» **What you have to do**: Please copy, word for word, everything from "Description Chronic constipation/faecal" down to "the distal colon." in the text on ageing and the lower bowel.

» **Source extract**:
Description Chronic constipation/faecal impaction are common conditions of older people and are a major risk factor for overflow incontinence, which can lead to a loss of independence and institutionalisation. The results from this project provide the very first detailed study of the effects of age on the function of the lower bowel. Using a mouse model we have demonstrated that ageing is associated with a decrease in the size, number and water content of faecal pellets, consistent with a model of chronic constipation. Age also increased the proportion of the lower bowel that was impacted with faecal mass further supporting this model. Studies of the motility of the bowel using either native or artificial faecal pellets showed that motility decreased with age and these effects occurred solely in the distal colon.



An examination of the potential mechanism underlying these changes showed that ageing was associated with a decrease in the amplitude and frequency of key motor programs responsible for the movement of the faecal pellets. These changes were due to an increase in serotonin (5-HT) availability due to decreases in the expression of a key protein, the serotonin transporter (SERT), responsible for the uptake of 5-HT from the extracellular space. This alteration in 5-HT signalling causes a consequential reduction in the release of key excitatory neurotransmitters known as tachykinins. Both the changes in 5-HT signalling and the motor activity were initiated at 18 months of age. In a recent publication we have shown that the change in SERT expression was due to an increase in mucosal TNF-alpha and the deficit in both SERT expression and faecal output could be reversed following a short treatment with the anti-TNF drug etanercept.

Similar changes in 5-HT signalling were seen in the rectum although in this case they were not significant until 24 months. In the rectum, increase in 5-HT potentiated the release of the relaxant, nitric oxide, reducing motility and exacerbating the state of constipation/impaction (paper under preparation)

Finally, we have examined the internal anal sphincter, a ring of smooth muscle that is important in maintaining continence. A functional analysis demonstrated impairment in the ability of the sphincter to relax with age, both in response to electrical stimulation and also to the application of key neurochemicals known to drive relaxation in vivo. Specifically, ageing was associated with an impairment of relaxation due to a deficit in nitric oxide signalling. No significant change was seen in the motor neuron that drive contraction and maintain continence. We propose that the deficit in relaxation may act as a partial outlet obstruction impairing faecal output and leading to impaction. Taken together these data provide the first detailed study of the effects of age on the function of the lower bowel.

Dataset entries
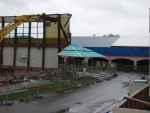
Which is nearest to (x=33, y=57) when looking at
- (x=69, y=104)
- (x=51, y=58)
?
(x=51, y=58)

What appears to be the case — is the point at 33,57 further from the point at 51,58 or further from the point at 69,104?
the point at 69,104

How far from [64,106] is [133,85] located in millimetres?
3813

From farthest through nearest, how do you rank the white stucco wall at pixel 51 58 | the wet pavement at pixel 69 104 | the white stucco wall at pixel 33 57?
1. the white stucco wall at pixel 33 57
2. the white stucco wall at pixel 51 58
3. the wet pavement at pixel 69 104

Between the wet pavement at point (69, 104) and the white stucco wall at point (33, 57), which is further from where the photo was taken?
the white stucco wall at point (33, 57)

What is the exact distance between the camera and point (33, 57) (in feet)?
A: 175

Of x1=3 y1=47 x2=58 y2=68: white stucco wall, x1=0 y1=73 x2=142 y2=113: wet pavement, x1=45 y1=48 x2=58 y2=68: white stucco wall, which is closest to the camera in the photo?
x1=0 y1=73 x2=142 y2=113: wet pavement

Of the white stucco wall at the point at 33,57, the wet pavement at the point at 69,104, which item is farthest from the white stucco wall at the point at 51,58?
the wet pavement at the point at 69,104

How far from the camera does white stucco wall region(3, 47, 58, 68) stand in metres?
52.0

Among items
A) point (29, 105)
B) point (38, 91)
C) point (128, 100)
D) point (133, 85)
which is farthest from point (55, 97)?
point (128, 100)

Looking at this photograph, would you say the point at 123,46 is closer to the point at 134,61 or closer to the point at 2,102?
the point at 134,61

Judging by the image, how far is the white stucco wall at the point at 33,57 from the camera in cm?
5203

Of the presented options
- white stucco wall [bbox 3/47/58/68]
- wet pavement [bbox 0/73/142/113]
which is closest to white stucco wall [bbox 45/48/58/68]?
white stucco wall [bbox 3/47/58/68]

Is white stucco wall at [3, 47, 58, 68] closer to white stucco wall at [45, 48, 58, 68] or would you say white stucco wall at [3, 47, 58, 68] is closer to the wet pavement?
white stucco wall at [45, 48, 58, 68]

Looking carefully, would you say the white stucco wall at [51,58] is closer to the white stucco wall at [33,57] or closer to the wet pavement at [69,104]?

» **Solved exercise**:
Description Chronic constipation/faecal impaction are common conditions of older people and are a major risk factor for overflow incontinence, which can lead to a loss of independence and institutionalisation. The results from this project provide the very first detailed study of the effects of age on the function of the lower bowel. Using a mouse model we have demonstrated that ageing is associated with a decrease in the size, number and water content of faecal pellets, consistent with a model of chronic constipation. Age also increased the proportion of the lower bowel that was impacted with faecal mass further supporting this model. Studies of the motility of the bowel using either native or artificial faecal pellets showed that motility decreased with age and these effects occurred solely in the distal colon.